REQUEST A:
List every parenthetical note in the car conversation text.
REQUEST B:
Write out the car conversation text word for word between "I came from" and "money to buy it?", inclusive.

TEXT TO READ:
+===+

I am very smart and will not be fooled by your faulty logic, Daughter.
The following is from a conversation in our automobile which took place between me and our five-year old daughter.
Her two-year old brother occasionally popped in with a response too.
I am certain about the accuracy of my position, though less so than before.
___
Guess what? I was putting a suit on when I was little, but I was never actually little.
You were putting a suit on when you were little?
To make me look that way, then I put another suit on to make me look another way, like a little baby. (laughs)
You're telling me that you were never actually a baby?
Yep.
I don't get it. You're telling me that you were never actually a baby, that you just put a suit on to make you look like a baby?
Yeah.
Well then, where did you come from?
I came from South America.
You came from South America? You don't even speak Portuguese!
That's because I came here
If you grew up in South America, then you would likely speak either Portuguese or Spanish. And you don't speak either one. So I don't understand -
(she interrupts)
- but when I came here, then I just crawled into Mommy's tummy, and she didn't even know it. Because I was wearing a suit. I was wearing a newborn suit.
A newborn suit?
Yeah. A newborn baby suit.
Where did you get one of those? I didn't even know you could get those in South America.
I got it at the Hawaii Store.
There's a Hawaii Store in South America, that sells newborn suits that make you look like you're a little baby?
(starts laughing hysterically)
I did!
Where did you even get the money to buy it?
I didn't buy it.
That's what I thought. So you really were a baby.
No I wasn't!
Well then how did you fake being a baby?

+===+

SOURCE MATERIAL:

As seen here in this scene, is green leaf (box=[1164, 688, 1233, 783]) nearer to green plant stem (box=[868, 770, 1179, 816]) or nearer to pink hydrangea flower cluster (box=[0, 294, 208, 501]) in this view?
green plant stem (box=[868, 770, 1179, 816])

+===+

SOLUTION A:
(laughs)
(she interrupts)
(starts laughing hysterically)

SOLUTION B:
I came from South America.
You came from South America? You don't even speak Portuguese!
That's because I came here
If you grew up in South America, then you would likely speak either Portuguese or Spanish. And you don't speak either one. So I don't understand -
(she interrupts)
- but when I came here, then I just crawled into Mommy's tummy, and she didn't even know it. Because I was wearing a suit. I was wearing a newborn suit.
A newborn suit?
Yeah. A newborn baby suit.
Where did you get one of those? I didn't even know you could get those in South America.
I got it at the Hawaii Store.
There's a Hawaii Store in South America, that sells newborn suits that make you look like you're a little baby?
(starts laughing hysterically)
I did!
Where did you even get the money to buy it?